|Probabilistic, Risk-Based Decision Support for Oil and Gas Exploration and Production Facilities in Sensitive Ecosystems
The project goal is the development of modules for a web-based decision support tool that will be used by mid- and small-sized oil and gas exploration and production companies as well as environmental regulators and other stakeholders to proactively minimize adverse ecosystem impacts associated with the recovery of oil and gas reserves in sensitive areas in the Fayetteville Shale Play in central Arkansas. This decision support tool will rely on creation of a database of existing exploration and production (E&P) technologies that are known to have low ecosystem impact.
University of Arkansas, Fayetteville, Arkansas
Argonne National Laboratory (ANL), Washington DC
The Fayetteville Shale play is an unconventional natural gas play located in central Arkansas. It is a tight formation and requires fracturing to produce economic quantities of gas. The currently active play encompasses a region approximately 50 miles wide (from north to south) from approximately Fort Smith, AR east to Little Rock, AR. Initial estimates are that it may rival the prolific Barnett Shale play in Texas, currently the nation’s most active natural gas play. At present, there are about two million acres under lease in this play (Poynter, 2006). It is expected that thousands of wells will be drilled during the next several years—current field rules from the Arkansas Oil and Gas Commission limit the number of wells to 16 per square mile section. This development will entail installation of massive support infrastructure of roads and pipelines, as well as drilling fluid disposal pits and infrastructure to handle millions of gallons of fracturing fluids.

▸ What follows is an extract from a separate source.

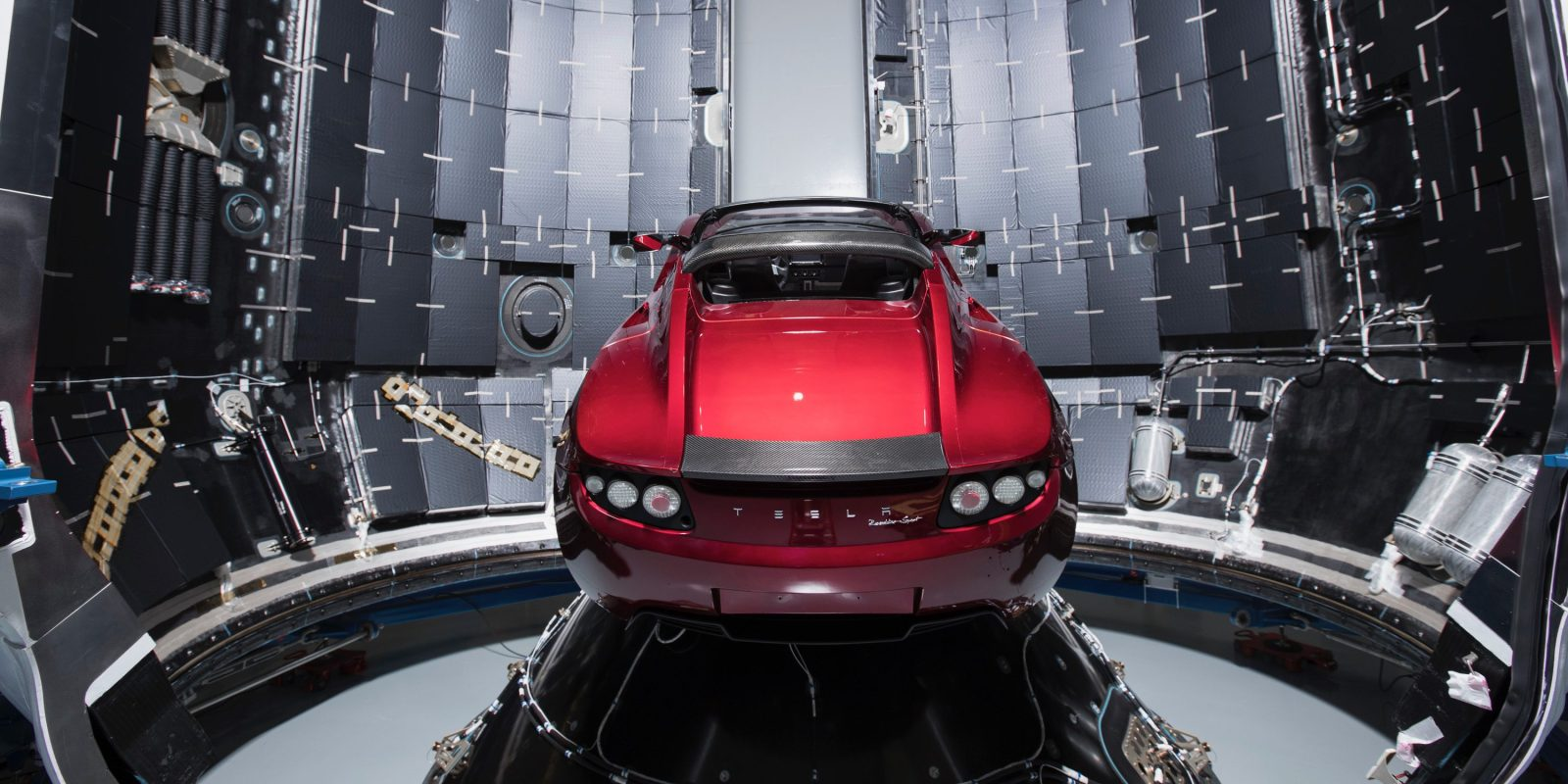 Tesla Roadster Set To Launch Into E On Ex Falcon Heavy February 6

Arkansas also has coal-bed methane fields (Hartshorne Shale play) along the western edge of the state that are part of the Arkoma Basin that extends north through Oklahoma, Kansas, and western Missouri. The focus of the project is on gas production in Arkansas as the test bed for application of a proactive risk-management decision support system for natural gas exploration and production. The principal objective of this project is the development of tools that will allow industry to rapidly evaluate alternative leases through a GIS-based risk management approach so that location-specific environmental concerns can be identified early in the permitting process.
The tools being developed for this project will help operators better protect sensitive environments; allowing them to select locations within their leases and technologies that minimize environmental impacts in a way that satisfies their interests as well as those of regulatory agencies and other stakeholders. Once the tool is demonstrated in the Fayetteville Shale formation, the concept can be transferred to other locations.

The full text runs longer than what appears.